One day when Kandie Nelson felt a seizure coming on when the kids were still young, she wanted to cry. But since she was around the children, she laughed instead. Finding humor in her situation was a way to help her children through it as well.

"It's going into this with humor and seeing it in a different perspective — that, yes, it's an incurable disease right now but it's not that bad. Laughing makes it easier and better," Kandie Nelson said. "I think we've gotten to the point where we joke about it. My kids will joke at me, 'Hey, you have half a brain.'"

None of the Nelsons plan on letting their condition keep them from achieving their goals.

"Between Kayla and Bryan (David), I think I get strength from them knowing that they're continuing on with their dreams and not letting a 'weakness' or a disease get them down," said Bryan Theodore Nelson, an electronic technician for the Federal Aviation Administration in Sioux Falls.

After her surgery as a junior in high school, Kayla Nelson planned to be a neurosurgeon and work on patients with her same condition. But since she doesn't have "steady enough hands," the medical-biology major at University Center in Sioux Falls wants to become a neurologist and study CCM at Mayo Clinic instead.

Living with CCM herself, she said she'd be able to better empathize and relate to patients who will also have the same condition.

Each of the CCMs taken from their surgeries have been donated for research to find a cure. Flemming also works with the family to find how lifestyle factors, medications and other medical problems influence bleeding from CCMs.

"It's a rare disease, but I think there's a lot of hope in the near future," Flemming said.

Based on statistics, there should be about 350 people in Sioux Falls with the disease. The Nelsons only know five other people besides them in the city with CCM, and believe many in the area don't know they have the condition.

With research for further treatment, Flemming said there will be multiple clinical trials in the next few years.

"I believe God puts you here for a reason," Kandie Nelson said, "and I believe one of my things to do in life is to help find a cure for this. I don't know how, but I believe it."
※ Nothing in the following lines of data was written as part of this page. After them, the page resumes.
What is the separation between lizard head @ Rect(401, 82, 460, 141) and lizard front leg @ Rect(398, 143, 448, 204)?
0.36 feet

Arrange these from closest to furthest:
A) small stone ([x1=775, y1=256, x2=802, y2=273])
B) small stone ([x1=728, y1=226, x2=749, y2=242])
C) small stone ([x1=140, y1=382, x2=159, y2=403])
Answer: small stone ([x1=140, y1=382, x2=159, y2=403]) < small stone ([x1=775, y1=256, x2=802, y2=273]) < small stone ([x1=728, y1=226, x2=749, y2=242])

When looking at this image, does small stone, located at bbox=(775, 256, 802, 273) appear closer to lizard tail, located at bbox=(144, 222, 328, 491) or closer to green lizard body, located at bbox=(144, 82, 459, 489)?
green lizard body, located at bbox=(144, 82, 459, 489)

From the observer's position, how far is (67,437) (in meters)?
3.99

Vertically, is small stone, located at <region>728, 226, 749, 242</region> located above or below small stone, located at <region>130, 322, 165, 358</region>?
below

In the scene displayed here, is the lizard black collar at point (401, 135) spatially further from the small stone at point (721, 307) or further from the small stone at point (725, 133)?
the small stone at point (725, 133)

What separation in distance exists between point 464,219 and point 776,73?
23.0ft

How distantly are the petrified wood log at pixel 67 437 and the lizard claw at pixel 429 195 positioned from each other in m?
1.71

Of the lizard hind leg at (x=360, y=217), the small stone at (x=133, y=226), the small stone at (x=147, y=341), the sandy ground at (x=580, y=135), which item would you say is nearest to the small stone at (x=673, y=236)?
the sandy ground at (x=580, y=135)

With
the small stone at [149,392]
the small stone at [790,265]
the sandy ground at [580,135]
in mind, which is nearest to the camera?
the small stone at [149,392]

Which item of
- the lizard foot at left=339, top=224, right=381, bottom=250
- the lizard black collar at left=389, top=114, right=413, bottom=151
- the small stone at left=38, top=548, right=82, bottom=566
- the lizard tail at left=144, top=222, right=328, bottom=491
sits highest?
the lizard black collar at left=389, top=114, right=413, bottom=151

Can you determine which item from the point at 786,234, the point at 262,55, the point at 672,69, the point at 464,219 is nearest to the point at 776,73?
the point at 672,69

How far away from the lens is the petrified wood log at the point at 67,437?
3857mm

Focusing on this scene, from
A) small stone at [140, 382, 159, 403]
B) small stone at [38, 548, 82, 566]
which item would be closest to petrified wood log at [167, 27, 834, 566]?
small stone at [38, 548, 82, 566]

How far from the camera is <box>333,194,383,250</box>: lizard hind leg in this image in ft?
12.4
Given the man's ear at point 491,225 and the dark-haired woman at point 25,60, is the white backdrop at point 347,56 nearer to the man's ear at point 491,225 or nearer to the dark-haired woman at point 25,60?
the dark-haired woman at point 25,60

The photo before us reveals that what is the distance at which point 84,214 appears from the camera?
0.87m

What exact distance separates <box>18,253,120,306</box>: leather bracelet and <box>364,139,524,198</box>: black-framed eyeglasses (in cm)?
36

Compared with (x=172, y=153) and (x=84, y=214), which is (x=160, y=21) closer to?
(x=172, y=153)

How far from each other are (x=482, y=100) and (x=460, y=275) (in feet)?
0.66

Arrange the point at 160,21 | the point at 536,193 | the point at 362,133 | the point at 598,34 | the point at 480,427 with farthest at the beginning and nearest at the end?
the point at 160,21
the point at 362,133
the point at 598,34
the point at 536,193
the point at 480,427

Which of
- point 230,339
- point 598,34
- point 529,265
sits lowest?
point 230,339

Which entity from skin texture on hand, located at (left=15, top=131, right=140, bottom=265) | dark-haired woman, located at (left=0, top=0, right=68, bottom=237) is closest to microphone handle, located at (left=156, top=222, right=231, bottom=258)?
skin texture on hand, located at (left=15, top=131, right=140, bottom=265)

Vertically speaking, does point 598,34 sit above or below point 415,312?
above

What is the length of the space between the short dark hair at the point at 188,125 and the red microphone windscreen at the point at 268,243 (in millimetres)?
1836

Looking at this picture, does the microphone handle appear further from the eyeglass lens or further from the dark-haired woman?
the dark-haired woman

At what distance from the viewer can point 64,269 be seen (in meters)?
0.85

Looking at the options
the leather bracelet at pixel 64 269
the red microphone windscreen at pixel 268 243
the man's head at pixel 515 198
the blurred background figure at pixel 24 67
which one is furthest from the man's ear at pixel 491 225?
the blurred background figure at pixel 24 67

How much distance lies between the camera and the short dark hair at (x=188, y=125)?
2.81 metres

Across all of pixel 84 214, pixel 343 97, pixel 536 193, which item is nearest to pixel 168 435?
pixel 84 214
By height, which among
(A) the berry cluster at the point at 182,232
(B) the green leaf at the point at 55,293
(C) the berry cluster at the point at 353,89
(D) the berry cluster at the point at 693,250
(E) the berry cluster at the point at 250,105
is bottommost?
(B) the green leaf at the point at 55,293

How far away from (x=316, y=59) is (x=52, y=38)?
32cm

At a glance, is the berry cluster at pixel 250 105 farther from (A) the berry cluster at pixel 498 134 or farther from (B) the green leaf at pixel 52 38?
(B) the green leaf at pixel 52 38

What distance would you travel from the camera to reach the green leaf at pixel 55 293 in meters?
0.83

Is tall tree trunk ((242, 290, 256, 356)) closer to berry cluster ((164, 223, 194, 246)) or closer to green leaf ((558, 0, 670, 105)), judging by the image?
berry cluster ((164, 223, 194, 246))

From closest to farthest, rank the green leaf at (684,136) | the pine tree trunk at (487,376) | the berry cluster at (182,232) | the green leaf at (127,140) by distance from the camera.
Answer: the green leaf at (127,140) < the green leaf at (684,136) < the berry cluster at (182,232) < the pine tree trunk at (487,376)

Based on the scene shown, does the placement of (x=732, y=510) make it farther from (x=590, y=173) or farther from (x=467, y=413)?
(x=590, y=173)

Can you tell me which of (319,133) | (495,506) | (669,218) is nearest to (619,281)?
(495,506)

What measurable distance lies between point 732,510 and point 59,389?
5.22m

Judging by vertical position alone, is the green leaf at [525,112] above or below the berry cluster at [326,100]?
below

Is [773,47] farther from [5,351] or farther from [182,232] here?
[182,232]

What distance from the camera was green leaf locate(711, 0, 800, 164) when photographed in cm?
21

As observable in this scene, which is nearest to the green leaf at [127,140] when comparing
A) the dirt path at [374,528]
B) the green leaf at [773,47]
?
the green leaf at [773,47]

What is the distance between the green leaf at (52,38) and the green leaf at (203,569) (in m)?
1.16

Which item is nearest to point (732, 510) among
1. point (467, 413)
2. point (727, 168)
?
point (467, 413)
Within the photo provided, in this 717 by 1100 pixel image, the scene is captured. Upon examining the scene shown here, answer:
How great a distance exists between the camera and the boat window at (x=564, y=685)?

These days, it's more important than ever to Kandie Nelson that a cure is found.

Bryan David, who's a mechanic, just had a child in October. It'll be another eight months until they can test the baby for CCM.

No matter what happens, Kandie Nelson and Bryan Theodore Nelson plan to support their son and daughter-in-law in just the same way their family's found support in each other.

"The biggest thing we've learned is for people to find their strength," Bryan Theodore Nelson said. "Whether that be family, God or whatever their faith may be — find your strength and surround yourself with that."